Pourquoi un tel engouement? L’étude de Statistique Canada montre que la haute-direction des entreprises ayant pris le virage de l’IA générative espère ainsi atteindre différents buts, tous ayant, au fond, un lien avec la productivité:
– Produire du contenu plus rapidement (68,5%);
– Automatiser certaines tâches (46,1%);
– Améliorer l’expérience client (37,5%);
– Faire des économies (35,1%);
– Licencier les employés les moins productifs (12,8%).
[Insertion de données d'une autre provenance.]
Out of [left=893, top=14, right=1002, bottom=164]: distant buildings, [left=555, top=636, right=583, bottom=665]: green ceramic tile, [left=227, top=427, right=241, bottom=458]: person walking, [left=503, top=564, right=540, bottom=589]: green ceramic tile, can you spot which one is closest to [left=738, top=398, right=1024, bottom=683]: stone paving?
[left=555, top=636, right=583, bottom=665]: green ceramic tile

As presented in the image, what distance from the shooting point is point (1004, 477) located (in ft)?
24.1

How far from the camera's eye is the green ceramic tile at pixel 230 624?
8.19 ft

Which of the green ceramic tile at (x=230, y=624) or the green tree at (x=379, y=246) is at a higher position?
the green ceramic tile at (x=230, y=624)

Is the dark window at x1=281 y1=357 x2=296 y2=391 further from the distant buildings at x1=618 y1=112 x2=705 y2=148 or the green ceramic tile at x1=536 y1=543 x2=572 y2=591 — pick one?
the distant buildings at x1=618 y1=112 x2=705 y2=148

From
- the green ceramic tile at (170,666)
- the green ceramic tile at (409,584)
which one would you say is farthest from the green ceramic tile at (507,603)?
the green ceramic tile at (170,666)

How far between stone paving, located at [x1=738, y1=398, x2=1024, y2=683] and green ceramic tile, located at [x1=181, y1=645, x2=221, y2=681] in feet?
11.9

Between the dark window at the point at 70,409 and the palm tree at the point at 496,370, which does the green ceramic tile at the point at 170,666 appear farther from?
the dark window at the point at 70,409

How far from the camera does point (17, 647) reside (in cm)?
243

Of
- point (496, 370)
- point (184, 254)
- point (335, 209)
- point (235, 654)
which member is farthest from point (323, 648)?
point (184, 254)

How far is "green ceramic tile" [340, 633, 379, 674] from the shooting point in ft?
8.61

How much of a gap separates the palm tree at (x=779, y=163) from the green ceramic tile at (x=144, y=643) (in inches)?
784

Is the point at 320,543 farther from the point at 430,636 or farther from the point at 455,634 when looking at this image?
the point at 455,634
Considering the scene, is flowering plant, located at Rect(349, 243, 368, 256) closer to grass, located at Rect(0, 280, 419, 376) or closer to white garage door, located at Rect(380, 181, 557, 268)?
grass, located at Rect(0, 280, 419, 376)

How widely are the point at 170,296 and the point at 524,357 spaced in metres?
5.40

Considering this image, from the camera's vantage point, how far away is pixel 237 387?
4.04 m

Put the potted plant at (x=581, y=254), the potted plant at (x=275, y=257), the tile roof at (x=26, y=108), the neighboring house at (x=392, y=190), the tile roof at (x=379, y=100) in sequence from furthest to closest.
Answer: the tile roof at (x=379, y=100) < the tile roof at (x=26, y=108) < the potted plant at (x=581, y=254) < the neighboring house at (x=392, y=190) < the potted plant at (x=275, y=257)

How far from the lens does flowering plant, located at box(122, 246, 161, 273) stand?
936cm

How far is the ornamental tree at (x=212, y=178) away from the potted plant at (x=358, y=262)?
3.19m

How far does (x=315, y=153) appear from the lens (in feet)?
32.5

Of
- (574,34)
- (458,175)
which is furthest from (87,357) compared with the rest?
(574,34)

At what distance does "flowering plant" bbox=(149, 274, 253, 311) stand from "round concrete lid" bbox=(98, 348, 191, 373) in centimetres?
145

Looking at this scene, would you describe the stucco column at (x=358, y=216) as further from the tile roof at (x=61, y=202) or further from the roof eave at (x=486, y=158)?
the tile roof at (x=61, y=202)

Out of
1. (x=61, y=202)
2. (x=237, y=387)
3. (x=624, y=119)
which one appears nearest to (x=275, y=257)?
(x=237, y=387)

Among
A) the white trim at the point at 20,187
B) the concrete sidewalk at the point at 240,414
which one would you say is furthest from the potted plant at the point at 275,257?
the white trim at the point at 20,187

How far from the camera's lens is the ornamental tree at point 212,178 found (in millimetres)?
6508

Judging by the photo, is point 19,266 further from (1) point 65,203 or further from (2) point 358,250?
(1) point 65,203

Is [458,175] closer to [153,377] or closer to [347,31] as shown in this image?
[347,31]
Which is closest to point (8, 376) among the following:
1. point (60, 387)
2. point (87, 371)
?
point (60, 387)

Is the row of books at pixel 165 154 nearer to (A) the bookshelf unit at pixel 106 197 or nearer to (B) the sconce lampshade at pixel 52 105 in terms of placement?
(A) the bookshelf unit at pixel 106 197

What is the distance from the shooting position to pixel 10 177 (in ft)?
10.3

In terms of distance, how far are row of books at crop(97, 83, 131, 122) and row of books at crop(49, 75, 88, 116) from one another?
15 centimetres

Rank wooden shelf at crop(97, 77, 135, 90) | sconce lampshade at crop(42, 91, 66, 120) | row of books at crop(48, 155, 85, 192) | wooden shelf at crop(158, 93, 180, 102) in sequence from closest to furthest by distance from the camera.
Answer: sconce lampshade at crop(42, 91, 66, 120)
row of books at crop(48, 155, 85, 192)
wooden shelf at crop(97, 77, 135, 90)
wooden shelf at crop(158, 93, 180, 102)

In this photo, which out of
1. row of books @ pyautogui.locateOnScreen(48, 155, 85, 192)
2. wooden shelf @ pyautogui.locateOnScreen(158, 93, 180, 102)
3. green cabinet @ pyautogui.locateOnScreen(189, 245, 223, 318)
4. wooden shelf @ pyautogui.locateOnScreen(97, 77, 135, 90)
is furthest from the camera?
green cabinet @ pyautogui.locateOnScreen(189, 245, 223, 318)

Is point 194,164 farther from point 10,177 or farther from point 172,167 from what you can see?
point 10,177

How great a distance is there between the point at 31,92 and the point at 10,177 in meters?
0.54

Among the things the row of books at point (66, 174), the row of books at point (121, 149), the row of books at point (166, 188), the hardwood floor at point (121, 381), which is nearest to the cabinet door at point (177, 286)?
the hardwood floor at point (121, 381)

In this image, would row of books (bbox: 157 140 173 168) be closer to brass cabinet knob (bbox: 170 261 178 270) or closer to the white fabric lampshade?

Une autre étude, menée en juillet dernier par Upwork, une plateforme de recrutement de pigistes, auprès de 2500 cadres dirigeants d’entreprises qui sont établies aux États-Unis, au Canada, au Royaume-Uni et en Australie qui se servent de l’IA, abonde dans le même sens. Ainsi, 96% des cadres disent s’attendre à ce que le recours à l’IA «augmente les niveaux de productivité globale» de leur entreprise. Et cela se traduit, en toute logique, par des attentes supplémentaires envers les employés:
– Les employés doivent désormais enregistrer des gains supérieurs en productivité, individuellement et collectivement (37%);
– Ils doivent élargir leurs compétences (35%);
– Ils doivent assumer davantage de responsabilités (30%);
– Ils doivent se montrer plus efficaces dans leur quotidien au travail (26%);
– Ils doivent travailler davantage d’heures (20%).
Le hic, c’est que les cadres rêvent en couleurs! L’étude d’Upwork montre en effet qu’ils sont complètement déconnectés de la réalité. Car les employés en question croulent littéralement sous la pression.
– Les employés qui doivent utiliser l’IA sur une base régulière disent ne pas avoir la moindre idée de la manière d’obtenir les gains de productivité attendus par leurs employeurs (47%);
– Ils disent, comme vous, Jérémy, que l’IA diminue leur productivité et augmente leur charge de travail (77%);
Par exemple, les personnes interrogées déplorent qu’elles passent beaucoup de temps à relire ou à corriger le contenu généré par l’IA (39%), qu’elles consacrent beaucoup de temps à apprendre à utiliser ces outils (23%) et qu’on leur demande de travailler plus fort qu’auparavant (21%).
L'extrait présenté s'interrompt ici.